Saturday, January 26, 2008

FumRy

I like reading about things that I don't understand; one of those areas involves the use of Functional MRI (fMRI), which is described in the all-knowing Wikipaedia and other sources this way: Functional magnetic resonance imaging (fMRI) measures the haemodynamic response related to neural activity in the brain or spinal cord of humans or other animals. The idea is that whereas normal MRI provides detailed images of the soft tissue interior structure of the body, fMRI measures changes in blood flow as a result of neural activity. You can therefore infer what the brain is doing, rather than simply being able to see the brain itself. (Isn't it amazing to be able to casually say 'see the brain itself?' Michelangelo would have been awed.) The increase in blood flow shows the part of the brain that 'light up' (technical term (g) ) when actions were taken.
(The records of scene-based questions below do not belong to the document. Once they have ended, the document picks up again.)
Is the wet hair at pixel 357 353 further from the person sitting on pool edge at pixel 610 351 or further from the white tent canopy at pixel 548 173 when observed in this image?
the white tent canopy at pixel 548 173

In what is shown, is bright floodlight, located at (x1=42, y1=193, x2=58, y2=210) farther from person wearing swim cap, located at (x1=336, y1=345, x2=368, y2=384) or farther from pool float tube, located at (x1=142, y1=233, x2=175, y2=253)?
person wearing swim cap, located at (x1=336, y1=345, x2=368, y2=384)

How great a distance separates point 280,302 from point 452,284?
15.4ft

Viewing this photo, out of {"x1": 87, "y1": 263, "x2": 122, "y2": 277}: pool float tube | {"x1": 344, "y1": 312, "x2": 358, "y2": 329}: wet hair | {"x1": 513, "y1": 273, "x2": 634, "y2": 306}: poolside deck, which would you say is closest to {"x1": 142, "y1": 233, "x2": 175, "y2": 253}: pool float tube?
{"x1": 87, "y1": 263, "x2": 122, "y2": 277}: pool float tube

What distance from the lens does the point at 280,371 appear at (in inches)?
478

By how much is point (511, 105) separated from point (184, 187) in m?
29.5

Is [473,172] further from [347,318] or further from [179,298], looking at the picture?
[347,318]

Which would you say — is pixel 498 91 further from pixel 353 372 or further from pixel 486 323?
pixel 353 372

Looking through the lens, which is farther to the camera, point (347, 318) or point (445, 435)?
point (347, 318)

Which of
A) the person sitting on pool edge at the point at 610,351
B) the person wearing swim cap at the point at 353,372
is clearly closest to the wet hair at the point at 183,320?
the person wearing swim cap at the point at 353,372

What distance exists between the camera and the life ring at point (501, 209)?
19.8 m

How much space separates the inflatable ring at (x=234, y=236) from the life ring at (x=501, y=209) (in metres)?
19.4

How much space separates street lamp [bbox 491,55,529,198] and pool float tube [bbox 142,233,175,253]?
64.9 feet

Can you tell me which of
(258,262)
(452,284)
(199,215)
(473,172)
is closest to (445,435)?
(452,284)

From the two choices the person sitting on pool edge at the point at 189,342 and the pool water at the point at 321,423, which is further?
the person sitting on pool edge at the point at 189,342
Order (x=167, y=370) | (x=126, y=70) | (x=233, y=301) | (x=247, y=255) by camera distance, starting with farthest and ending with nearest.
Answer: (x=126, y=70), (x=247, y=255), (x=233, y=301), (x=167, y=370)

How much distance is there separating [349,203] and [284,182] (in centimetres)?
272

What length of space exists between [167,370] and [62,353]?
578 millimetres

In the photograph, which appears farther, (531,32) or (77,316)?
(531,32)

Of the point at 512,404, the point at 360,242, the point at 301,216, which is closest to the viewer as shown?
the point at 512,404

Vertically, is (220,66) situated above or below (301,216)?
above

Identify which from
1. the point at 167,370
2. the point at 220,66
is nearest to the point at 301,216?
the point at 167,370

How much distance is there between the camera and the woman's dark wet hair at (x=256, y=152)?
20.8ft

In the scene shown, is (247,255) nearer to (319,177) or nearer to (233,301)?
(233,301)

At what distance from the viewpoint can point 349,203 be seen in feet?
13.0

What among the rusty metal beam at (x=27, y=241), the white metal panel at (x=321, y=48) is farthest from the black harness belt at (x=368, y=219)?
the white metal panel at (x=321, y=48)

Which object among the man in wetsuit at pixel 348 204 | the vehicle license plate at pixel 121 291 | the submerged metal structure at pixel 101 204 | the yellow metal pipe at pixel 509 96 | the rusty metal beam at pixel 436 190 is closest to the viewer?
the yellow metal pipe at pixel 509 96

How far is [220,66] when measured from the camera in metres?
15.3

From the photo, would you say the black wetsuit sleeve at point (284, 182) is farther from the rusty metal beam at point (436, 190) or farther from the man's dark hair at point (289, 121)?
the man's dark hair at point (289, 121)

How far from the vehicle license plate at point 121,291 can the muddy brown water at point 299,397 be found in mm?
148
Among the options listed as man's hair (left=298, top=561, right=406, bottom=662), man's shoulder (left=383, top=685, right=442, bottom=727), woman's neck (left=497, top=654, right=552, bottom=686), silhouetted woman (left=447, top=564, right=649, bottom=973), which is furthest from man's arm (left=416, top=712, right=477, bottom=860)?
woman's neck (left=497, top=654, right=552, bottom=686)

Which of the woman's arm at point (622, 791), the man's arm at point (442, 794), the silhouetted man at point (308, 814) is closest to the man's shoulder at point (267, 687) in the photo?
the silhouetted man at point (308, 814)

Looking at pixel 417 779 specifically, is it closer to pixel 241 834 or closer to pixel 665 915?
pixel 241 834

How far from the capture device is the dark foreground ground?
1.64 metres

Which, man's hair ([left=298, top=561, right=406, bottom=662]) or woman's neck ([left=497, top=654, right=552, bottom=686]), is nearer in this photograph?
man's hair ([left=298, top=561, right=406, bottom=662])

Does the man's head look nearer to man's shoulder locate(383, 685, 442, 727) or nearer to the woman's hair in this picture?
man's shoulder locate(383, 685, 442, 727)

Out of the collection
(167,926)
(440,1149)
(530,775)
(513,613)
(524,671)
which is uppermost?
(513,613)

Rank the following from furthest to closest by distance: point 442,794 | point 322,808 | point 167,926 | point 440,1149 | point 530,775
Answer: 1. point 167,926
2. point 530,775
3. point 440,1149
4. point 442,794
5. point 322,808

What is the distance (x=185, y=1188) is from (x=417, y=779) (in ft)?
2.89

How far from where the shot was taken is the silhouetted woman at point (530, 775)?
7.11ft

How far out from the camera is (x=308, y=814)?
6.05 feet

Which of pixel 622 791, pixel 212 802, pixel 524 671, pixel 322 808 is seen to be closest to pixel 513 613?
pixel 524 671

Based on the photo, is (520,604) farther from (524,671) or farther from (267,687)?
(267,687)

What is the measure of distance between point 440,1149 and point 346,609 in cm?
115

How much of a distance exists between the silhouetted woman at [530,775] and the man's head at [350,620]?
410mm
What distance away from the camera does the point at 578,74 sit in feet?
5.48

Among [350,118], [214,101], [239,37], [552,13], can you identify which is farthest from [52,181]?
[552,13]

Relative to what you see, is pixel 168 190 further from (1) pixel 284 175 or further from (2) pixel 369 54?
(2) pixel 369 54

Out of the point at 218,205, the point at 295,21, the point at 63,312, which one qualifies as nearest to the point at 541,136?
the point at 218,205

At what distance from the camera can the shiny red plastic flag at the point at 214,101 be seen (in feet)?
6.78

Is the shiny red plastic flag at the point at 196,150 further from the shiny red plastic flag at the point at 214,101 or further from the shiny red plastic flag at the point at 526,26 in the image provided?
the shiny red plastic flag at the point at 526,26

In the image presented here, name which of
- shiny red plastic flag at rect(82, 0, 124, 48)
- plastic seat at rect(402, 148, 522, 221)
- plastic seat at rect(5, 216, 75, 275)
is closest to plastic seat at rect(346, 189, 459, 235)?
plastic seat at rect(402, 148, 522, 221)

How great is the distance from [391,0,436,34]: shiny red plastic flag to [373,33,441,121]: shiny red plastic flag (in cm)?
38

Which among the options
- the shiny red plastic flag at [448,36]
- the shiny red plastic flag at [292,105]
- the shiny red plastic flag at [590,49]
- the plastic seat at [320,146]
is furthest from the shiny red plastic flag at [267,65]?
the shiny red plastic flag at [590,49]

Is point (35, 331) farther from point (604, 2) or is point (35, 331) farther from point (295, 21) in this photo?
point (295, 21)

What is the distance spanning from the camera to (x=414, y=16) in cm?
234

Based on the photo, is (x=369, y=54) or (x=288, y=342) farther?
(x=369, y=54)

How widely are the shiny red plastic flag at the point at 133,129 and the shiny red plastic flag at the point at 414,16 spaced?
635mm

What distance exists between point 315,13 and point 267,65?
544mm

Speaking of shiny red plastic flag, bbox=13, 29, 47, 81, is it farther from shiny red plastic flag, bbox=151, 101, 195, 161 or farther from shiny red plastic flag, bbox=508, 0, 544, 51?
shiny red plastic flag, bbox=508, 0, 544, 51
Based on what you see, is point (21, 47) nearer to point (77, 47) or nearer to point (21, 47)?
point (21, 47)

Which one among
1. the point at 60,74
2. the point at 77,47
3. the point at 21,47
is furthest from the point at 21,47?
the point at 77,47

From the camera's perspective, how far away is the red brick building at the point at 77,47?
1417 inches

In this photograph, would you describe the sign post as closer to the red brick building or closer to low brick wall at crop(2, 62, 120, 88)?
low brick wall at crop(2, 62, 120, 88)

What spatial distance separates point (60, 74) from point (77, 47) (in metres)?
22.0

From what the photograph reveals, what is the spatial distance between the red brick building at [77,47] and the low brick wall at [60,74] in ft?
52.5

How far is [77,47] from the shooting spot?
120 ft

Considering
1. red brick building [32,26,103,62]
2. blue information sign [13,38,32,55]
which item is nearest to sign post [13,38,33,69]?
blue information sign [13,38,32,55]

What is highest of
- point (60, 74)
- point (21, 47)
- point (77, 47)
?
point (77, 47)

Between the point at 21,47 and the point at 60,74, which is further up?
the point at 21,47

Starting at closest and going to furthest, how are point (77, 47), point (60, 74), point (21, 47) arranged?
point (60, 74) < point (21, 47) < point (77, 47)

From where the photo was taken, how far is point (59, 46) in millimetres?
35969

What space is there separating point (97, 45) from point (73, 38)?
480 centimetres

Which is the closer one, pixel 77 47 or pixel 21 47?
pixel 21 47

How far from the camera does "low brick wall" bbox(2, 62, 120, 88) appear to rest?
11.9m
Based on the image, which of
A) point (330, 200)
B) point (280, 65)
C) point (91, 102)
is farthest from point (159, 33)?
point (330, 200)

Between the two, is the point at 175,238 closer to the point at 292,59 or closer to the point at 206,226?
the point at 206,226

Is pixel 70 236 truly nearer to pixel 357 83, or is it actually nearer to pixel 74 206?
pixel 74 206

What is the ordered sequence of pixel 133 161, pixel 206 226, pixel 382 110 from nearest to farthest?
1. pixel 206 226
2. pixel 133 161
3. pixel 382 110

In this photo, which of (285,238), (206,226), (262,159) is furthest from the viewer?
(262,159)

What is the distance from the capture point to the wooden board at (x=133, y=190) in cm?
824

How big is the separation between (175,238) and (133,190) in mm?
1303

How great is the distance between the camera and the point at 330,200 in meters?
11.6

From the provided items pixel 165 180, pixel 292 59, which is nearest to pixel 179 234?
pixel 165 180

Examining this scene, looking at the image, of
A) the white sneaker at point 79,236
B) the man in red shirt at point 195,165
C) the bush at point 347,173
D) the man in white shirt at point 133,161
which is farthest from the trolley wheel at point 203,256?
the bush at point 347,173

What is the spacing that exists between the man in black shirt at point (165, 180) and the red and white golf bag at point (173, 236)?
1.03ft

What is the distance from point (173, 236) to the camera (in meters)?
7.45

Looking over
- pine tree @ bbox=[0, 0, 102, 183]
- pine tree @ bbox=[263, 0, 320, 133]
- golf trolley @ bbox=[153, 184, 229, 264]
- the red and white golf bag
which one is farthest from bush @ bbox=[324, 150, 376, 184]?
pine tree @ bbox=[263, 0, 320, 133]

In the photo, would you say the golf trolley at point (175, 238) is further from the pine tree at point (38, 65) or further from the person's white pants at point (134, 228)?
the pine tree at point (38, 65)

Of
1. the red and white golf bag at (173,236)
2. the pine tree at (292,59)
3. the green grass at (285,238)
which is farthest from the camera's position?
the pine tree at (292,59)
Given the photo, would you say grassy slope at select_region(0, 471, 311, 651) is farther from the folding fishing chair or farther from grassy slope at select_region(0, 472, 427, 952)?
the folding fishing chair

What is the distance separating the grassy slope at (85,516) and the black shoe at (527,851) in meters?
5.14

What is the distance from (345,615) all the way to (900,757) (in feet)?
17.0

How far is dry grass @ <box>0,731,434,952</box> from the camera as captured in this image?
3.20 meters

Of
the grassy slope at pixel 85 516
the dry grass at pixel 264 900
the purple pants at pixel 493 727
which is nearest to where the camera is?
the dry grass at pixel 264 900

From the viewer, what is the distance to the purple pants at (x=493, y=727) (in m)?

What brings this to mind is an article I came across this morning in Brain: A Journal Of Neurology on Neural basis of irony comprehension in children with autism: the role of prosody and context. The article describes fMRI studies of autistic children to see whether the portions of the brain that light up when a normally-developed child detects sarcasm also light up when an autistic child does. The conclusion was that autistic children have at least the basic ability to 'understand' sarcasm, though they have to explicitly invoke it; that is, they don't 'just know', they have to 'think about it' - but, having done so, they can handle it, sometimes, particularly if they have cues such as prosody - how the statement is made - or context - the semantic environment in which it's made.

I think its a fascinating area, and I wish I knew more about it.